Segment Start: Task data

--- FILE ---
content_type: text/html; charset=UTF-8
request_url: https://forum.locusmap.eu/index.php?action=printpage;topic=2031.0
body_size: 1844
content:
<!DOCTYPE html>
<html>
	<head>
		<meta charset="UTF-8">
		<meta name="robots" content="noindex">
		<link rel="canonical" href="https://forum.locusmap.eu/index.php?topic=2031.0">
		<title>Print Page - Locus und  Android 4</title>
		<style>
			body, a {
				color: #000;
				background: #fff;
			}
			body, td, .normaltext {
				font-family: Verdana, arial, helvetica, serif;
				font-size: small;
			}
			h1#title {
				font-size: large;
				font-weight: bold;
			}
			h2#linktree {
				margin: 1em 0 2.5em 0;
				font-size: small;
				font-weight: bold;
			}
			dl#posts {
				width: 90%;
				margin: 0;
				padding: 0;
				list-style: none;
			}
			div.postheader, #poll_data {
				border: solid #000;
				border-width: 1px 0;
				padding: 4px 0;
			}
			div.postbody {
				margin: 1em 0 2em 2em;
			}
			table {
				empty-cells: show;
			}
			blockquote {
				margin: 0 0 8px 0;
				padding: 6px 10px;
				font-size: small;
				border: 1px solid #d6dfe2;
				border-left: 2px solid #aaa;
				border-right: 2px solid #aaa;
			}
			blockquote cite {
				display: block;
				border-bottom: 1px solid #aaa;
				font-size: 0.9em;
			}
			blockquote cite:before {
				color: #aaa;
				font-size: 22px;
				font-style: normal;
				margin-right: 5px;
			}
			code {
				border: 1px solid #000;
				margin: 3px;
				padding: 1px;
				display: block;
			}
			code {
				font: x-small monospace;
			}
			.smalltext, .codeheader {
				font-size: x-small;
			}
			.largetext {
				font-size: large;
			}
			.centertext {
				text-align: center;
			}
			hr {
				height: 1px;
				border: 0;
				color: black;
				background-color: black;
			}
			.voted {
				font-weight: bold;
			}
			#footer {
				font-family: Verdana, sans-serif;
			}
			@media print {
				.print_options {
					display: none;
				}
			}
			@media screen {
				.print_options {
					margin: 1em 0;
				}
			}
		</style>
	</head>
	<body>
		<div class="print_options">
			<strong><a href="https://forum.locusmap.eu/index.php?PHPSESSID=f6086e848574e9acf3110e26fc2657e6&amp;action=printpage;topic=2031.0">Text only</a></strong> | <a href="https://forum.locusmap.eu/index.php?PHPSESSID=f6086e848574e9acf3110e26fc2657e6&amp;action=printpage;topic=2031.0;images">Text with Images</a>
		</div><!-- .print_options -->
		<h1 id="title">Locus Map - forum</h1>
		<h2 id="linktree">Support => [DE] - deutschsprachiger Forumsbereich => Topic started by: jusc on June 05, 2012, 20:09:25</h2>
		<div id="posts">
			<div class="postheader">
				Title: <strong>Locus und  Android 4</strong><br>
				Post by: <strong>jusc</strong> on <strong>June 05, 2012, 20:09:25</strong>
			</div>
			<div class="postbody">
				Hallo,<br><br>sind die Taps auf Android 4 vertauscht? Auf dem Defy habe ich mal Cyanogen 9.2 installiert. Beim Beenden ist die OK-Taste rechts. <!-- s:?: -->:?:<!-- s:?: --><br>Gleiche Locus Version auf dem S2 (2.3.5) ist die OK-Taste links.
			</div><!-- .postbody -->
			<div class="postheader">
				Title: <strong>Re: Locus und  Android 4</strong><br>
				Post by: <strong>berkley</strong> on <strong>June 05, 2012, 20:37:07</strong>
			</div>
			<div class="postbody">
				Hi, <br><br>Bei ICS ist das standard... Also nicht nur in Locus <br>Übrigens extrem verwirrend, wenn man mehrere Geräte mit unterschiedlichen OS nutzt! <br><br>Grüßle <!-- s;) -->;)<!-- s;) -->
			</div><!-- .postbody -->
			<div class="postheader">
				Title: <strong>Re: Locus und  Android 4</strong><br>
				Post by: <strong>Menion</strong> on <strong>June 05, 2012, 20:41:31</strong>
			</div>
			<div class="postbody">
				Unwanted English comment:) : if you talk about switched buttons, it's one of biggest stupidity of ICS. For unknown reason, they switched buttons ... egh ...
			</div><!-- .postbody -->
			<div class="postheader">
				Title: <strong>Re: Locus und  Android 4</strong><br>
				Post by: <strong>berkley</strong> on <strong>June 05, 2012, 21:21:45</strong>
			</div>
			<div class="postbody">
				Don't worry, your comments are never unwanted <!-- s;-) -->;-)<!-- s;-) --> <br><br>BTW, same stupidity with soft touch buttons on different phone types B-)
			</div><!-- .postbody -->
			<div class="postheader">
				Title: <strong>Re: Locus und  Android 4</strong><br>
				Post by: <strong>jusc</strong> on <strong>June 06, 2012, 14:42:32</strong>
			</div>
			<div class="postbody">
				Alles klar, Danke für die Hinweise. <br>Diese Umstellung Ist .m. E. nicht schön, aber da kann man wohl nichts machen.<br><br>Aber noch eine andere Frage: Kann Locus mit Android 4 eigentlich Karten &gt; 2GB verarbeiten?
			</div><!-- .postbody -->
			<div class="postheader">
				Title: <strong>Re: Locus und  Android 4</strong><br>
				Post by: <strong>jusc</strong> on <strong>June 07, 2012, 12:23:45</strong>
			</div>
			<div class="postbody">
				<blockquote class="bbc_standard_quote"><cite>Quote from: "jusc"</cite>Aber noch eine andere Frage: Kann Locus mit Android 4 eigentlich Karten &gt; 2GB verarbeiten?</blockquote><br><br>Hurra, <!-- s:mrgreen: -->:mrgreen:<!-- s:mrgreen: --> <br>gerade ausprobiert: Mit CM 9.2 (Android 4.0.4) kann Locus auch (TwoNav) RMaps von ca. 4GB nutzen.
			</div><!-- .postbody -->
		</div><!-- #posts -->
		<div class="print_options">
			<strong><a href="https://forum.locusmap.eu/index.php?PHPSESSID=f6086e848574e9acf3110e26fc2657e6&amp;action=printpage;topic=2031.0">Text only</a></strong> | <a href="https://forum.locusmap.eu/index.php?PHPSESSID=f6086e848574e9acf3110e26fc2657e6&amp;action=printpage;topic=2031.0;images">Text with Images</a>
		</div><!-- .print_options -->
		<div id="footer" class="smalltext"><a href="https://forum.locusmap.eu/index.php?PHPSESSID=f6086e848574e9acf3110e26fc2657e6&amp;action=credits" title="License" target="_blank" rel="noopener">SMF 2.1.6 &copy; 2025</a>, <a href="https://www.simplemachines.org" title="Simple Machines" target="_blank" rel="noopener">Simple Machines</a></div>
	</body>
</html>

Segment End: Task data

*Exercise details*:
Print the material in full. Keep it exactly as it is.

*Answer space*:
--- FILE ---
content_type: text/html; charset=UTF-8
request_url: https://forum.locusmap.eu/index.php?action=printpage;topic=2031.0
body_size: 1844
content:
<!DOCTYPE html>
<html>
	<head>
		<meta charset="UTF-8">
		<meta name="robots" content="noindex">
		<link rel="canonical" href="https://forum.locusmap.eu/index.php?topic=2031.0">
		<title>Print Page - Locus und  Android 4</title>
		<style>
			body, a {
				color: #000;
				background: #fff;
			}
			body, td, .normaltext {
				font-family: Verdana, arial, helvetica, serif;
				font-size: small;
			}
			h1#title {
				font-size: large;
				font-weight: bold;
			}
			h2#linktree {
				margin: 1em 0 2.5em 0;
				font-size: small;
				font-weight: bold;
			}
			dl#posts {
				width: 90%;
				margin: 0;
				padding: 0;
				list-style: none;
			}
			div.postheader, #poll_data {
				border: solid #000;
				border-width: 1px 0;
				padding: 4px 0;
			}
			div.postbody {
				margin: 1em 0 2em 2em;
			}
			table {
				empty-cells: show;
			}
			blockquote {
				margin: 0 0 8px 0;
				padding: 6px 10px;
				font-size: small;
				border: 1px solid #d6dfe2;
				border-left: 2px solid #aaa;
				border-right: 2px solid #aaa;
			}
			blockquote cite {
				display: block;
				border-bottom: 1px solid #aaa;
				font-size: 0.9em;
			}
			blockquote cite:before {
				color: #aaa;
				font-size: 22px;
				font-style: normal;
				margin-right: 5px;
			}
			code {
				border: 1px solid #000;
				margin: 3px;
				padding: 1px;
				display: block;
			}
			code {
				font: x-small monospace;
			}
			.smalltext, .codeheader {
				font-size: x-small;
			}
			.largetext {
				font-size: large;
			}
			.centertext {
				text-align: center;
			}
			hr {
				height: 1px;
				border: 0;
				color: black;
				background-color: black;
			}
			.voted {
				font-weight: bold;
			}
			#footer {
				font-family: Verdana, sans-serif;
			}
			@media print {
				.print_options {
					display: none;
				}
			}
			@media screen {
				.print_options {
					margin: 1em 0;
				}
			}
		</style>
	</head>
	<body>
		<div class="print_options">
			<strong><a href="https://forum.locusmap.eu/index.php?PHPSESSID=f6086e848574e9acf3110e26fc2657e6&amp;action=printpage;topic=2031.0">Text only</a></strong> | <a href="https://forum.locusmap.eu/index.php?PHPSESSID=f6086e848574e9acf3110e26fc2657e6&amp;action=printpage;topic=2031.0;images">Text with Images</a>
		</div><!-- .print_options -->
		<h1 id="title">Locus Map - forum</h1>
		<h2 id="linktree">Support => [DE] - deutschsprachiger Forumsbereich => Topic started by: jusc on June 05, 2012, 20:09:25</h2>
		<div id="posts">
			<div class="postheader">
				Title: <strong>Locus und  Android 4</strong><br>
				Post by: <strong>jusc</strong> on <strong>June 05, 2012, 20:09:25</strong>
			</div>
			<div class="postbody">
				Hallo,<br><br>sind die Taps auf Android 4 vertauscht? Auf dem Defy habe ich mal Cyanogen 9.2 installiert. Beim Beenden ist die OK-Taste rechts. <!-- s:?: -->:?:<!-- s:?: --><br>Gleiche Locus Version auf dem S2 (2.3.5) ist die OK-Taste links.
			</div><!-- .postbody -->
			<div class="postheader">
				Title: <strong>Re: Locus und  Android 4</strong><br>
				Post by: <strong>berkley</strong> on <strong>June 05, 2012, 20:37:07</strong>
			</div>
			<div class="postbody">
				Hi, <br><br>Bei ICS ist das standard... Also nicht nur in Locus <br>Übrigens extrem verwirrend, wenn man mehrere Geräte mit unterschiedlichen OS nutzt! <br><br>Grüßle <!-- s;) -->;)<!-- s;) -->
			</div><!-- .postbody -->
			<div class="postheader">
				Title: <strong>Re: Locus und  Android 4</strong><br>
				Post by: <strong>Menion</strong> on <strong>June 05, 2012, 20:41:31</strong>
			</div>
			<div class="postbody">
				Unwanted English comment:) : if you talk about switched buttons, it's one of biggest stupidity of ICS. For unknown reason, they switched buttons ... egh ...
			</div><!-- .postbody -->
			<div class="postheader">
				Title: <strong>Re: Locus und  Android 4</strong><br>
				Post by: <strong>berkley</strong> on <strong>June 05, 2012, 21:21:45</strong>
			</div>
			<div class="postbody">
				Don't worry, your comments are never unwanted <!-- s;-) -->;-)<!-- s;-) --> <br><br>BTW, same stupidity with soft touch buttons on different phone types B-)
			</div><!-- .postbody -->
			<div class="postheader">
				Title: <strong>Re: Locus und  Android 4</strong><br>
				Post by: <strong>jusc</strong> on <strong>June 06, 2012, 14:42:32</strong>
			</div>
			<div class="postbody">
				Alles klar, Danke für die Hinweise. <br>Diese Umstellung Ist .m. E. nicht schön, aber da kann man wohl nichts machen.<br><br>Aber noch eine andere Frage: Kann Locus mit Android 4 eigentlich Karten &gt; 2GB verarbeiten?
			</div><!-- .postbody -->
			<div class="postheader">
				Title: <strong>Re: Locus und  Android 4</strong><br>
				Post by: <strong>jusc</strong> on <strong>June 07, 2012, 12:23:45</strong>
			</div>
			<div class="postbody">
				<blockquote class="bbc_standard_quote"><cite>Quote from: "jusc"</cite>Aber noch eine andere Frage: Kann Locus mit Android 4 eigentlich Karten &gt; 2GB verarbeiten?</blockquote><br><br>Hurra, <!-- s:mrgreen: -->:mrgreen:<!-- s:mrgreen: --> <br>gerade ausprobiert: Mit CM 9.2 (Android 4.0.4) kann Locus auch (TwoNav) RMaps von ca. 4GB nutzen.
			</div><!-- .postbody -->
		</div><!-- #posts -->
		<div class="print_options">
			<strong><a href="https://forum.locusmap.eu/index.php?PHPSESSID=f6086e848574e9acf3110e26fc2657e6&amp;action=printpage;topic=2031.0">Text only</a></strong> | <a href="https://forum.locusmap.eu/index.php?PHPSESSID=f6086e848574e9acf3110e26fc2657e6&amp;action=printpage;topic=2031.0;images">Text with Images</a>
		</div><!-- .print_options -->
		<div id="footer" class="smalltext"><a href="https://forum.locusmap.eu/index.php?PHPSESSID=f6086e848574e9acf3110e26fc2657e6&amp;action=credits" title="License" target="_blank" rel="noopener">SMF 2.1.6 &copy; 2025</a>, <a href="https://www.simplemachines.org" title="Simple Machines" target="_blank" rel="noopener">Simple Machines</a></div>
	</body>
</html>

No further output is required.